È evidente che, dopo l’elezione del Capo dello Stato e la rottura conseguente del Patto del Nazareno, non esistono più i numeri per riformare la Costituzione, a meno che non si voglia usare l'iter riformatore, all’unico scopo di allungare i tempi di sopravvivenza della legislatura in corso, per consentire - così - ai parlamentari eletti, che rischiano altrimenti di non rientrare in Parlamento, di allungare i tempi della loro precaria permanenza a Montecitorio ed a Palazzo Madama.

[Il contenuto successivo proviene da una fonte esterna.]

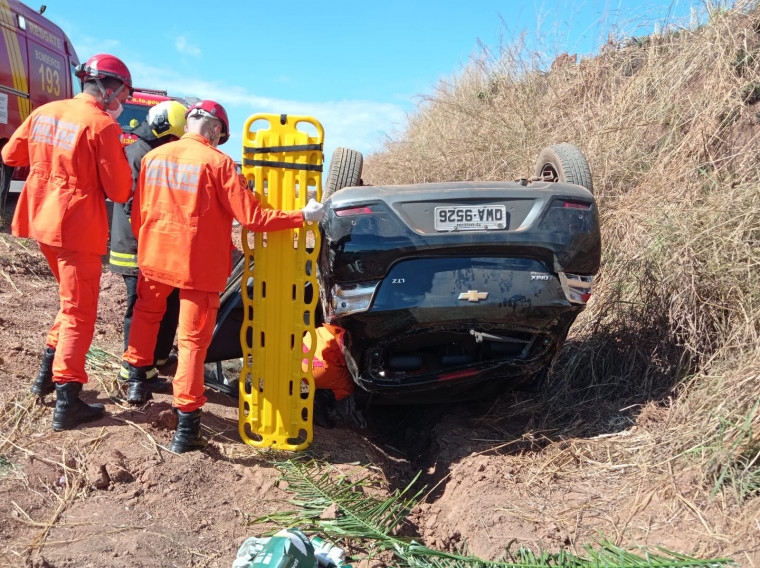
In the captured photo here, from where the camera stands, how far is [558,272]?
309 centimetres

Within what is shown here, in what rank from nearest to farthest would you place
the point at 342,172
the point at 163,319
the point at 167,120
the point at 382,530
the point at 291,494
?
the point at 382,530, the point at 291,494, the point at 342,172, the point at 167,120, the point at 163,319

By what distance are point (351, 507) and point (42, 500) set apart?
1.35 m

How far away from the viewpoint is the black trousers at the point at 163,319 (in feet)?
13.1

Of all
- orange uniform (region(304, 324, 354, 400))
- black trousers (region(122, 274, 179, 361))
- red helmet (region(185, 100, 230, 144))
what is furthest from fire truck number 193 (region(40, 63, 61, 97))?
orange uniform (region(304, 324, 354, 400))

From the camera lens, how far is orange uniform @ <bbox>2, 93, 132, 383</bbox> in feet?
10.8

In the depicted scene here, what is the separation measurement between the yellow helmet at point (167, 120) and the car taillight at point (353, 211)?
1458mm

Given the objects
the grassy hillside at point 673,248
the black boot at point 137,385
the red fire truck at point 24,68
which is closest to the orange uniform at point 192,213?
the black boot at point 137,385

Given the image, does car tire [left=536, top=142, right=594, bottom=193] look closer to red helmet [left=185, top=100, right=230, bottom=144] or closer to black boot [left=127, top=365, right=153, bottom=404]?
red helmet [left=185, top=100, right=230, bottom=144]

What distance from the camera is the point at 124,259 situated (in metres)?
3.96

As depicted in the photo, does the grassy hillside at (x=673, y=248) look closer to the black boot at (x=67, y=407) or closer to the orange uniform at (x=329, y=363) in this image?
the orange uniform at (x=329, y=363)

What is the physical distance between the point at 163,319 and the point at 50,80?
7249 mm

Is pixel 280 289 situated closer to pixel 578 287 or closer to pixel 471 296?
pixel 471 296

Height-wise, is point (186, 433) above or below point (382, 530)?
above

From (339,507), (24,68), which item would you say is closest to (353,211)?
(339,507)
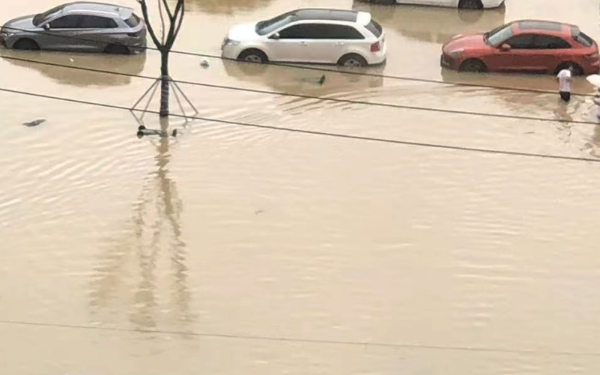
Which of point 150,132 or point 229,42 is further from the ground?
point 229,42

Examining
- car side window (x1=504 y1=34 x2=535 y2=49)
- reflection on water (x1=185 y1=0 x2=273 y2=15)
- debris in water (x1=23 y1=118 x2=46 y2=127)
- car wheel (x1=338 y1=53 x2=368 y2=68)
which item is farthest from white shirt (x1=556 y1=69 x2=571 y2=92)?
debris in water (x1=23 y1=118 x2=46 y2=127)

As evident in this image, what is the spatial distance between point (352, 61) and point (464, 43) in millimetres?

Il percorso delle riforme, già prima della rottura fra il PDL ed il PD, si presentava accidentato ed irto di non poche contraddizioni: a maggior ragione, consumatosi lo strappo fra Berlusconi e Renzi, il PD non è in grado, da solo, di mettere mano alla Carta e di modificarla così profondamente, come pure - all’inizio della legislatura - sembrava possibile.
Il progetto renziano, pertanto, pare sfumare, benché lo stesso Premier possa trarre solo benefici da una situazione siffatta: incassato, infatti, il varo della legge elettorale, di fronte ad ulteriori difficoltà, egli potrebbe chiedere a Mattarella di sciogliere le Camere e di andare al voto, per dare inizio ad una nuova legislatura, effettivamente utile per cambiare, in profondità, la Costituzione del 1948.
Le difficoltà, però, non sono poche: la legge elettorale, l’Italicum, entrerà in vigore solo nel 2016, per cui, qualora le Camere dovessero essere sciolte nel corso del 2015, si andrebbe alle elezioni con il dispositivo previsto dalla Consulta, cioè un sistema proporzionale puro, privo di soglie di sbarramento ed, in particolare, del fatidico premio di maggioranza, che consente al partito, che vince, di incassare la maggioranza assoluta dei seggi camerali.
Inoltre, andare al voto, in assenza della nuova disciplina costituzionale, significherebbe tenere in piedi il bicameralismo, per cui, nel futuro Parlamento, le due Camere continuerebbero ad avere i medesimi poteri, che hanno in quella attuale, non semplificando così la vita ai Governi, che dovessero nascere nei prossimi cinque anni.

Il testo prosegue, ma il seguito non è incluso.